Artigo: Venha a nós e ao vosso reino, nada

Quando criança, igual a maior parte delas, eu tinha arroubos de egoísmo e não aceitava dividir os brinquedos com meu irmão. Então a juíza da casa, Dona Nega, vinha intervir no conflito e ao final de uma exposição de motivos sobre a necessidade de compartilhar os objetos dizia: “Vocês tem que aprender a dividir os brinquedos, não venham com essa história de “Venha a nós e ao vosso reino, nada””.

Só depois é que fui assimilar o significado desse adágio popular, que diz respeito as pessoas egoístas que são incapazes de compartilhar.

Sob essa lógica, do egoísmo, funciona o capitalismo liberal, onde o mercado suga, igual a um buraco negro, todas as riquezas produzidas pelos trabalhadores, relegando algum arremedo de divisão de capital somente nos períodos de crescimento econômico.
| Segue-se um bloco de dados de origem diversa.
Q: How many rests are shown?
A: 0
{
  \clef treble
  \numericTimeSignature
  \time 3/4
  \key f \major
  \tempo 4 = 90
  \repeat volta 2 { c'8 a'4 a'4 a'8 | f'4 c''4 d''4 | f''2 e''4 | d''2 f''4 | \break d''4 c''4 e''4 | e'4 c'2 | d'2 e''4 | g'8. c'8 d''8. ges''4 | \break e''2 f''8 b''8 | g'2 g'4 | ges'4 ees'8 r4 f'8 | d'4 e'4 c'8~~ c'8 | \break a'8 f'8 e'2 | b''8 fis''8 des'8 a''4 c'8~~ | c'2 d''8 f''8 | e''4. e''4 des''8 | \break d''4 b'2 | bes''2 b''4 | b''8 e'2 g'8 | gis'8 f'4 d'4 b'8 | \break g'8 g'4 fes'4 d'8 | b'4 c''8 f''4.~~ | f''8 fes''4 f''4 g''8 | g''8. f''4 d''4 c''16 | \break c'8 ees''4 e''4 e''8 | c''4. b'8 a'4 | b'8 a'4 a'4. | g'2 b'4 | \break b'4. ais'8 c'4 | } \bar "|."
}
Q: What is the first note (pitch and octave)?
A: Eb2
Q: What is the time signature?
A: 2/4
Só que, uma das molas propulsora do capitalismo é a crise, que é criada pela própria natureza do sistema. Porém, quando acontece uma crise econômica, quem paga o ônus, não é quem gerou a crise, é a população. Não é quem pariu Mateus, que vai o embalar.

A partir disso, em nome de um pseudo equilíbrio econômico-financeiro, os operadores do capitalismo liberal vão obrigando os governos nacionais a fazerem reformas trabalhistas, econômicas, tributárias e administrativas; de forma que o trabalhador é esmagado com a perda gradativa de direitos enquanto os bancos, bolsa de valores e demais atores especulativos aumentam os seus rendimentos na mesma medida em que a população empobrece.
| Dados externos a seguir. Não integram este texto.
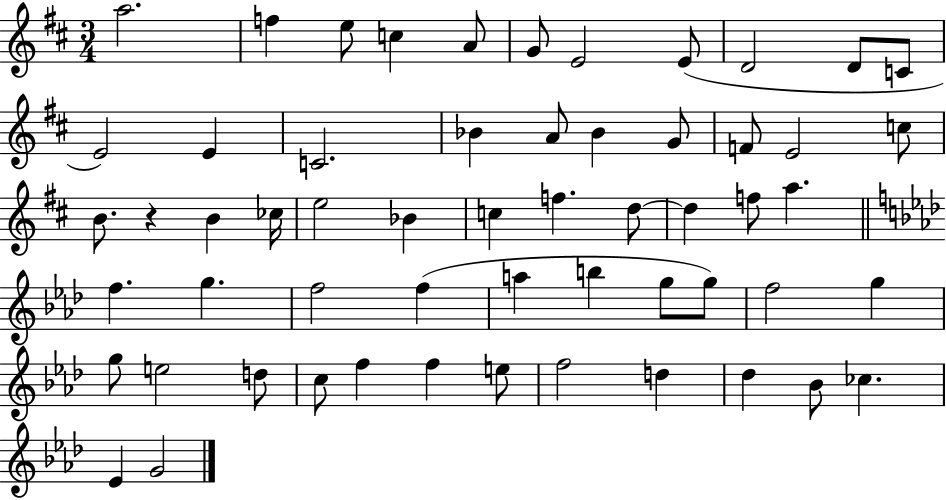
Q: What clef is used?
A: treble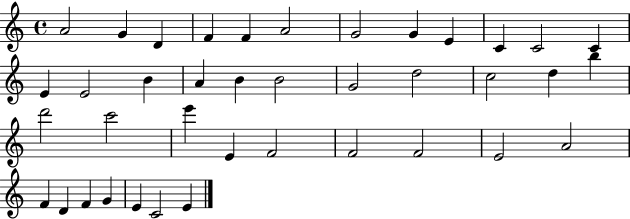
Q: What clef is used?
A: treble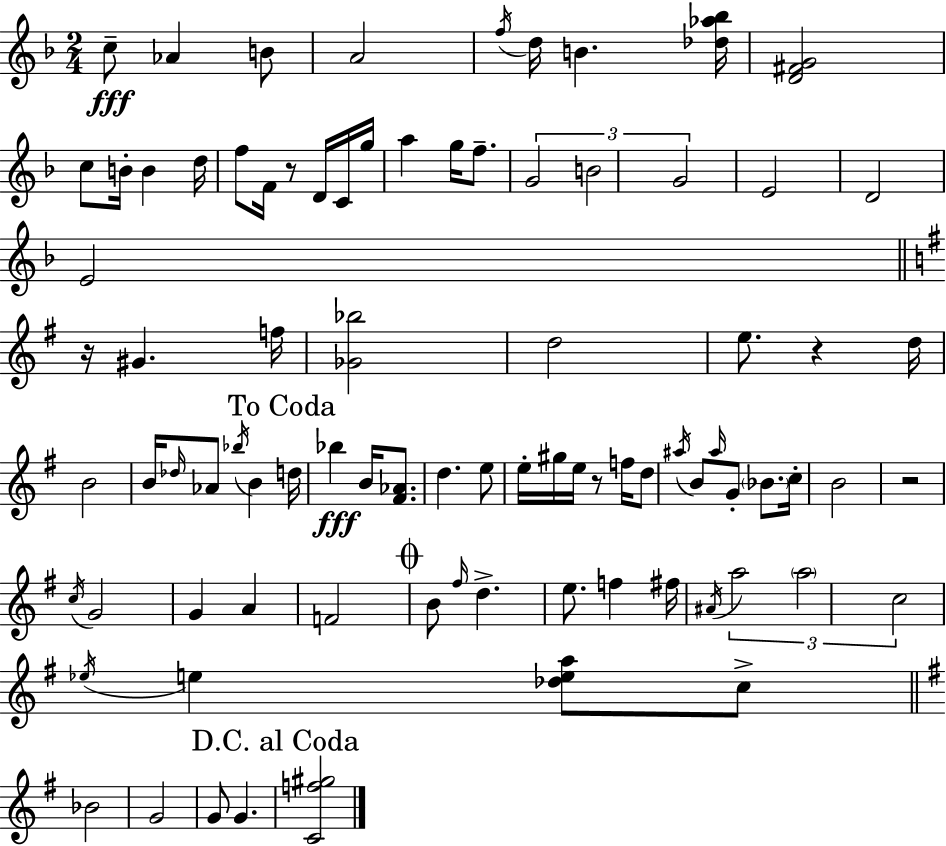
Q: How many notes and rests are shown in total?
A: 86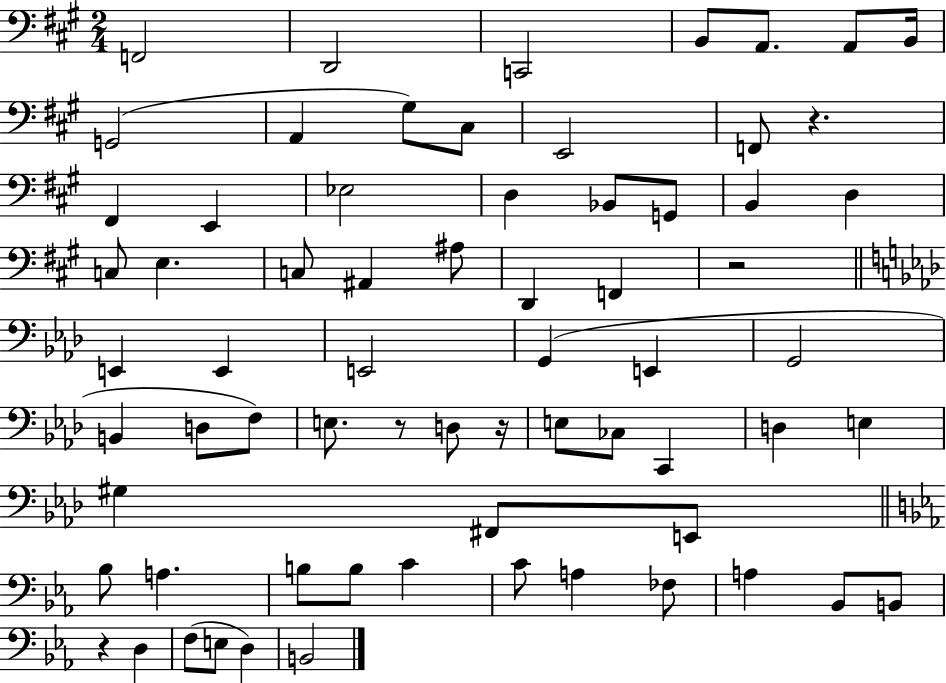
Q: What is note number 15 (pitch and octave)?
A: E2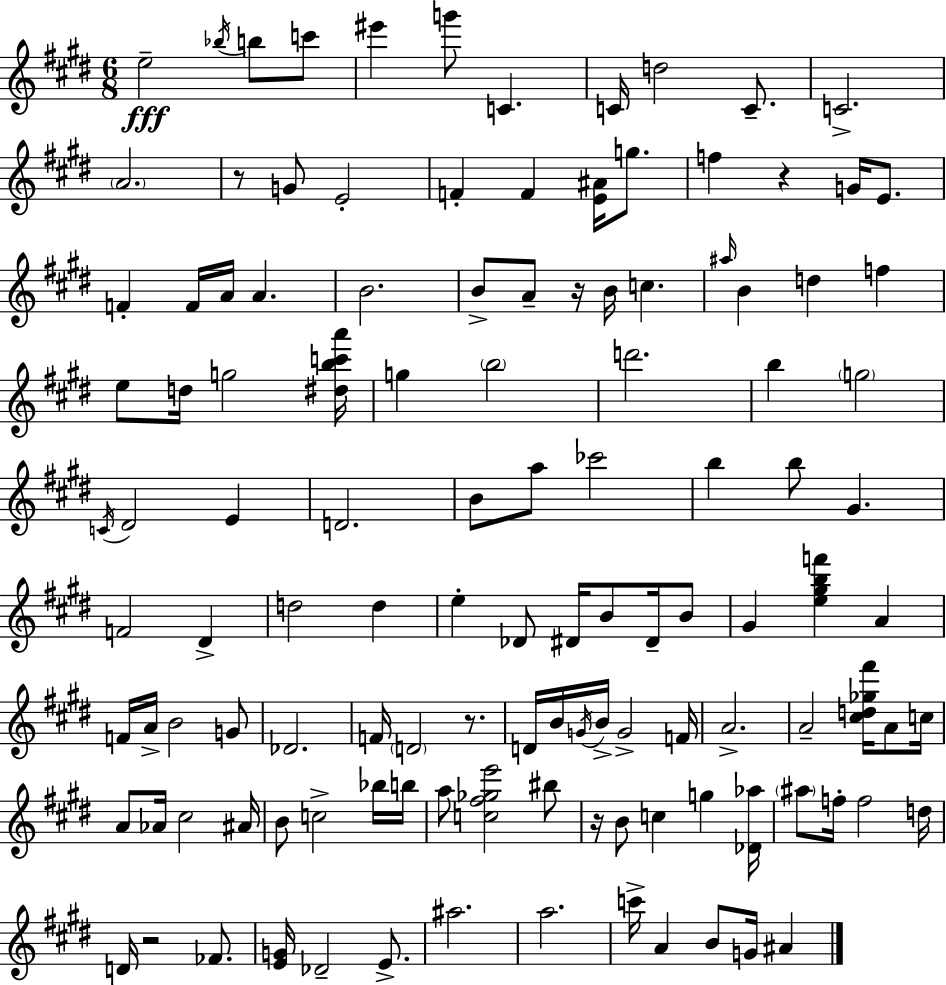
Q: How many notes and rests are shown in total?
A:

Quando os governos são de origem popular e estes assumem algum compromisso com a classe que os elegeram, põem algum freio na fome voraz do capital. No entanto, quando os governos são eleitos para defender os interesses do mercado, a exemplo do que aconteceu na última eleição no Brasil, as amarras das políticas sociais são desfeitas e a população fica à mercê da fera esfomeada do neoliberalismo.

Estamos verificamos, nas últimas semanas, a explosão de revoltas populares violentas em diversos países, em que o modelo de estado e economia neoliberal ultrapassou o ponto máximo de tolerância. No Equador, o ponto de ebulição foi o aumento do preço dos combustíveis, com o fim dos subsídios que o governo concedia. Providência esta, exigida pelo Fundo Monetário Internacional, o famigerado FMI. No Líbano, o estopim foi o aumento abusivo dos impostos, implementado pelo governo, em que queria taxar até o envio de mensagens do aplicativo WhatsApp. No Chile, que é um espelho do que vai acontecer no Brasil, a gota d’água foi o aumento das passagens no transporte público, que na verdade foi somente o pretexto para que a população expressasse sua imensa insatisfação com o sistema previdenciário reformado, nova legislação trabalhista e privatização de quase todos os serviços públicos.

No Chile, depois da reforma previdenciária, que é bem semelhante a que vai ser aprovada aqui no Brasil, as pessoas quando estão se aposentando, recebem um salário tão miserável que um número assustador de idosos tem cometido suicídio ante a impossibilidade de ter uma vida digna. Lá, foi quase tudo privatizado: educação, saúde e diversos outros serviços. Estes serviços, com regulamentação frouxa do Estado, ficaram por conta dos grupos empresariais e logo ficaram acessíveis somente a uma pequena parcela da população. Até a água, o bem mais vital do ser humano, virou mercadoria, em que os pobres precisam optar se lavam a roupa ou tomam banho, pois não podem pagar pela água o suficiente para suprir todas as necessidades básicas.

O egoísmo voraz do sistema liberal, em que o estado deixa de ser protagonista dos serviços públicos essenciais para ser um regulador do interesse dos grupos dominantes, desestrutura a sociedade de tal forma, que os conflitos sociais explodem do “nada”. Até há alguns dias o Chile vivia uma “paz” inquestionável. Hoje está um caos.

A lei do neoliberalismo é: Deus por todos e cada um por si. Essa forma de estado e de sociedade é nociva e destrutiva da dignidade humana. E num país, como o Brasil, em que grande parte da elite econômica sente saudade do período da escravidão, deixar que o mercado se auto regule vai nos levar a certeza da convulsão social, a exemplo do que está acontecendo em diversos outros países do mundo.